- ESTRATTO DEL TESTO:
/---

06 Aprile 2020
Un emendamento del governo al decreto Cura Italia prevede che le piattaforme SaaS siano basate su “sistemi di conservazione, processamento e gestione dei dati necessariamente localizzati sul territorio nazionale”. Sprint di Italia Viva all’e-payment: obbligo nelle aree più colpite dall’emergenza Covid-19
Smart Working sì, ma solo se made in Italy. Un emendamento del governo all’articolo 75 del Cura Italia – il decreto ha iniziato il percorso di conversione al Senato – stabilisce che le piattaforme SaaS in uso nella PA siano basate su “sistemi di conservazione, processamento e gestione dei dati necessariamente localizzati sul territorio nazionale”.
L’articolo 75 del decreto istituisce un percorso semplificato per permettere alle PA di attivare rapidamente servizi digitali per i cittadini e per le imprese e facilitare l’adozione dello smart working. Fino al 31 dicembre 2020 un processo facilitato per gli enti per acquisire beni e servizi digitali, con particolare riferimento a servizi che operano in cloud: Software-as-a-Service, come ad esempio servizi di hosting, ma anche applicazioni, servizi che permettono il telelavoro, o servizi diretti al cittadino e alle imprese. Gli enti potranno acquistare questi beni e servizi con una procedura negoziata ma senza bando di gara e in deroga ad ogni disposizione di legge diversa da quella penale, fatto salvo il rispetto delle disposizioni del codice delle leggi antimafia.
Il fornitore dei servizi deve essere selezionato tra almeno quattro operatori economici, di cui una startup o una Pmi innovativa; inoltre gli acquisti di beni e servizi devono riguardare progetti coerenti con il Piano Triennale della PA e integrati, laddove possibile con le piattaforme abilitanti (Spid, Anpr, PagoPA).

\---

- VOCI FORNITE:
/---

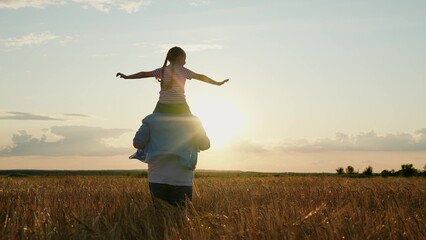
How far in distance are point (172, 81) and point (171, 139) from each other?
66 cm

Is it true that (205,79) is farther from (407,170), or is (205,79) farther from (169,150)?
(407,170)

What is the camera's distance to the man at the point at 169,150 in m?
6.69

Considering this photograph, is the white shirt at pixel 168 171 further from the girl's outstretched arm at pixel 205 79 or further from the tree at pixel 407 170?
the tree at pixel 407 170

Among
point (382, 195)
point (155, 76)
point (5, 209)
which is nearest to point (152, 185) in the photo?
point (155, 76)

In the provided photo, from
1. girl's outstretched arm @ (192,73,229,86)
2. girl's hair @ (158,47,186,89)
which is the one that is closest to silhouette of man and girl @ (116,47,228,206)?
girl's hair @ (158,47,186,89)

\---
/---

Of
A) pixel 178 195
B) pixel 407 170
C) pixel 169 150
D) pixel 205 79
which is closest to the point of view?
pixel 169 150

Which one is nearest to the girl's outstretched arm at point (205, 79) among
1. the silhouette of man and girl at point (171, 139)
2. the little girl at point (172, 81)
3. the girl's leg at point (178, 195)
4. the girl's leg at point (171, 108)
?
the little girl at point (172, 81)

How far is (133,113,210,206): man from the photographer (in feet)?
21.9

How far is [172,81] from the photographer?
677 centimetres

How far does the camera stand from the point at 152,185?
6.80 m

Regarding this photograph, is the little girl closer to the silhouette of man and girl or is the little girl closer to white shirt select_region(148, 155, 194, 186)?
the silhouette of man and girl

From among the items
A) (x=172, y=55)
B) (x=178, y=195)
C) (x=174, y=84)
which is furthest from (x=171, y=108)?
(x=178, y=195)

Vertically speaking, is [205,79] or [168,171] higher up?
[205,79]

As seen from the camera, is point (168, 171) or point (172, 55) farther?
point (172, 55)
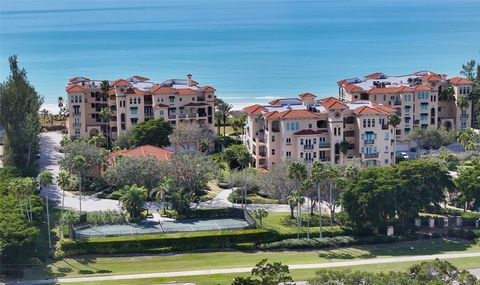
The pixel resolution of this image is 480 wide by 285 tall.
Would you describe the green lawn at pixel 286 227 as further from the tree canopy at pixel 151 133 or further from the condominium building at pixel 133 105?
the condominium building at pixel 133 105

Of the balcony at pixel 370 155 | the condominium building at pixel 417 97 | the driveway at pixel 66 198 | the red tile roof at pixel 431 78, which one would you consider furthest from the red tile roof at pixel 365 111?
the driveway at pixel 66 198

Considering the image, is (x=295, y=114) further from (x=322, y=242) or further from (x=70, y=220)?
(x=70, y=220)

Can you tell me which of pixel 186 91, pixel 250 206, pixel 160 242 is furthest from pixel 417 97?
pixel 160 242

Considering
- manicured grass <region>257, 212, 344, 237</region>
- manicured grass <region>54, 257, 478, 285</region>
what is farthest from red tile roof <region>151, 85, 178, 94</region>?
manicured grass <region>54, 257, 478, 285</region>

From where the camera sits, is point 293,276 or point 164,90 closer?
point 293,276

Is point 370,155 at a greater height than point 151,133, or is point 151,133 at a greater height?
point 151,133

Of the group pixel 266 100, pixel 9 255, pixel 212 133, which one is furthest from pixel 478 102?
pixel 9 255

\---

- ORDINE DI LAVORO:
Per favore, ricopia parola per parola il tratto dell'articolo sul decreto Cura Italia che va da "L’articolo 75 del decreto" fino a "delle leggi antimafia.". Il materiale non ha alcun legame con l'articolo sul decreto Cura Italia.

- RISULTATO DEL COMPITO:
L’articolo 75 del decreto istituisce un percorso semplificato per permettere alle PA di attivare rapidamente servizi digitali per i cittadini e per le imprese e facilitare l’adozione dello smart working. Fino al 31 dicembre 2020 un processo facilitato per gli enti per acquisire beni e servizi digitali, con particolare riferimento a servizi che operano in cloud: Software-as-a-Service, come ad esempio servizi di hosting, ma anche applicazioni, servizi che permettono il telelavoro, o servizi diretti al cittadino e alle imprese. Gli enti potranno acquistare questi beni e servizi con una procedura negoziata ma senza bando di gara e in deroga ad ogni disposizione di legge diversa da quella penale, fatto salvo il rispetto delle disposizioni del codice delle leggi antimafia.